The Adverse Childhood Experiences or ACEs is a research that finds out the correlation between childhood trauma experience and an ongoing health and social problems. About 65% of children experience at least one traumatic event during their childhood and approximately 40% of children experience at least two or more traumatic events (What is Trauma?, 2018). This study has discovered that the higher the number of ACEs a child has been exposed to, the higher he or she is at risk for emerging physical and mental health problems throughout their lifespan. Heart and lung disease, alcoholism, high risk for domestic violence, drug addiction, poor academic or work performance, sadness, and or suicide ideations are several examples of physical health problems.

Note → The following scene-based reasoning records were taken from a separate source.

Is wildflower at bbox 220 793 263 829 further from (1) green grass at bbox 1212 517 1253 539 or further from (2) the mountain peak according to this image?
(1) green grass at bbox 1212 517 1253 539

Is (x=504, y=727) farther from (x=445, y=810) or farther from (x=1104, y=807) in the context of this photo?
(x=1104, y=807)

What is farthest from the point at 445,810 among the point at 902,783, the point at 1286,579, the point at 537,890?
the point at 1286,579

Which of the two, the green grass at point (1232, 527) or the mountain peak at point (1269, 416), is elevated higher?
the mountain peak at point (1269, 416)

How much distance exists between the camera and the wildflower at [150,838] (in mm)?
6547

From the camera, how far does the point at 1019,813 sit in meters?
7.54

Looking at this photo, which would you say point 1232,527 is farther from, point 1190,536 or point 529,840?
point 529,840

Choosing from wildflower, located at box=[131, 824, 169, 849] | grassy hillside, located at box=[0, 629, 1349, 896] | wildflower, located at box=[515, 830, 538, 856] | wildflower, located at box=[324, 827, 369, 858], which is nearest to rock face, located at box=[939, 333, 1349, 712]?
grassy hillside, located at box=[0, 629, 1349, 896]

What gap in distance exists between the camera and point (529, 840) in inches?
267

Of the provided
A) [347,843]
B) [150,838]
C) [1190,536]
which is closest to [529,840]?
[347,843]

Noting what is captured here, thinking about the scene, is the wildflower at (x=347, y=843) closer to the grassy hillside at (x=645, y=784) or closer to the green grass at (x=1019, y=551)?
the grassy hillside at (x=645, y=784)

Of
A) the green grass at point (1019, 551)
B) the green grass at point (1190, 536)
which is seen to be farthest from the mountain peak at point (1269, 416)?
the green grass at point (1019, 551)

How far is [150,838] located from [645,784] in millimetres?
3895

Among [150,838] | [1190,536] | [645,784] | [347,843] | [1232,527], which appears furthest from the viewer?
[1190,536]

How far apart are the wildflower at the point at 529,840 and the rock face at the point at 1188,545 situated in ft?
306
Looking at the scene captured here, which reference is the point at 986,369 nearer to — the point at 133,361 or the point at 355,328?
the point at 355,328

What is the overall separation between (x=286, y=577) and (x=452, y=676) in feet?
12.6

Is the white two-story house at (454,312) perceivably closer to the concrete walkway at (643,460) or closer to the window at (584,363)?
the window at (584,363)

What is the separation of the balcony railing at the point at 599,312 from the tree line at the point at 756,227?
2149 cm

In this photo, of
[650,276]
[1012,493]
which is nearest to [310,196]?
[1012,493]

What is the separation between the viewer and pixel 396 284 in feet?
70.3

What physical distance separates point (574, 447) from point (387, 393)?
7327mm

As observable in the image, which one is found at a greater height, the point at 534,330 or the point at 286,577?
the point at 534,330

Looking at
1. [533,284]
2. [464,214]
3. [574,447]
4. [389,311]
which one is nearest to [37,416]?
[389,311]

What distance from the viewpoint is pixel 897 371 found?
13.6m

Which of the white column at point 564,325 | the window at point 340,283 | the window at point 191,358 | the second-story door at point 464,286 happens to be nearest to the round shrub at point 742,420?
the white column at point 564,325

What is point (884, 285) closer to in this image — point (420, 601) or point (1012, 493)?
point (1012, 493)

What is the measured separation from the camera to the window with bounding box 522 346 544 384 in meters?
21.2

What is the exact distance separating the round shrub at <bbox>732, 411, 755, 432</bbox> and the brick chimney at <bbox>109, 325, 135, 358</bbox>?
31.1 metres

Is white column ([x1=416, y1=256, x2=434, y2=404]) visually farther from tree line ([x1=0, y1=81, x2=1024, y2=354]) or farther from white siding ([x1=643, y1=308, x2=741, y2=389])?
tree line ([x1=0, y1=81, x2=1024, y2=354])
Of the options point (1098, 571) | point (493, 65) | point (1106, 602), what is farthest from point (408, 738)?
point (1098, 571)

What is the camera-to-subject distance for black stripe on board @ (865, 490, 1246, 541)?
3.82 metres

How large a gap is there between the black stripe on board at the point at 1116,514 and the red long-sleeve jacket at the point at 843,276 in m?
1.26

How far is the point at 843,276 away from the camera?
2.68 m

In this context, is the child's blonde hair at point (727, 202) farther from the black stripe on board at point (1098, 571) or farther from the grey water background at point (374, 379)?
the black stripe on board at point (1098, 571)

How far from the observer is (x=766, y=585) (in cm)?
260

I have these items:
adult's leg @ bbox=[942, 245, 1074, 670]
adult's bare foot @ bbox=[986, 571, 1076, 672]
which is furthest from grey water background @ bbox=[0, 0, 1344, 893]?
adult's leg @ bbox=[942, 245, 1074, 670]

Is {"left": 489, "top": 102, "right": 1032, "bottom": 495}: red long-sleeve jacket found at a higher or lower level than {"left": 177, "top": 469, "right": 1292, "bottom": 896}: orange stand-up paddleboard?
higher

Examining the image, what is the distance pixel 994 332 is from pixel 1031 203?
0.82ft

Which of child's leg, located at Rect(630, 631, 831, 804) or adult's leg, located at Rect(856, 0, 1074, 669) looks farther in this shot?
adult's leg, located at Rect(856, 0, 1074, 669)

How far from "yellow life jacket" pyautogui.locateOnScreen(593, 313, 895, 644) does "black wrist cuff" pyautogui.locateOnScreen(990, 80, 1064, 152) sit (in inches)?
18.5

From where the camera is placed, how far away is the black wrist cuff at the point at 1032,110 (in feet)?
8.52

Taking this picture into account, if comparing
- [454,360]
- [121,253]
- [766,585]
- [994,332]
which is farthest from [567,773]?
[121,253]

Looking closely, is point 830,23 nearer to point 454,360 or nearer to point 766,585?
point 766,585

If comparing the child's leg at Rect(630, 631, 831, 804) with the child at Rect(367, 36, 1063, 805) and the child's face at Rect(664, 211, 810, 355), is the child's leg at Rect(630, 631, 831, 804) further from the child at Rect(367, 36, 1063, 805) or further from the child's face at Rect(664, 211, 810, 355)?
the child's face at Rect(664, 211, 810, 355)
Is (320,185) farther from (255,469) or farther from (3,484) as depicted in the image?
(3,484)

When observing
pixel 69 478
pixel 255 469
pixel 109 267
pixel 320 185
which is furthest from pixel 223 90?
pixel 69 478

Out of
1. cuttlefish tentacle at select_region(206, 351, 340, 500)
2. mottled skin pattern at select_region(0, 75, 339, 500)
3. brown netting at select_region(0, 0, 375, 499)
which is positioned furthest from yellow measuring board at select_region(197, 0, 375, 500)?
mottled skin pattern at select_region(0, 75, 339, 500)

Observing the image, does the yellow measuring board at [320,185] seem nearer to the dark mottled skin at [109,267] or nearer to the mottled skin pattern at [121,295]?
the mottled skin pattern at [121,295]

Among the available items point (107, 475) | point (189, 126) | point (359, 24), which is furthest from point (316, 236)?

ACEs include many traumatic experiences that is wider in nature. The original ACEs study consist of ten adverse childhood experiences that includes physical abuse, emotional abuse, sexual abuse, physical neglect, emotional neglect, mother treated violently, household substance abuse, household mental illness, parental separation or divorce, and incarcerated household member. Other traumatic experiences a child can encounter are, serious accidents or life-threatening experiences, military family related stressors, sudden or violent loss of a loved one, community or school violence (What is Trauma?, 2018).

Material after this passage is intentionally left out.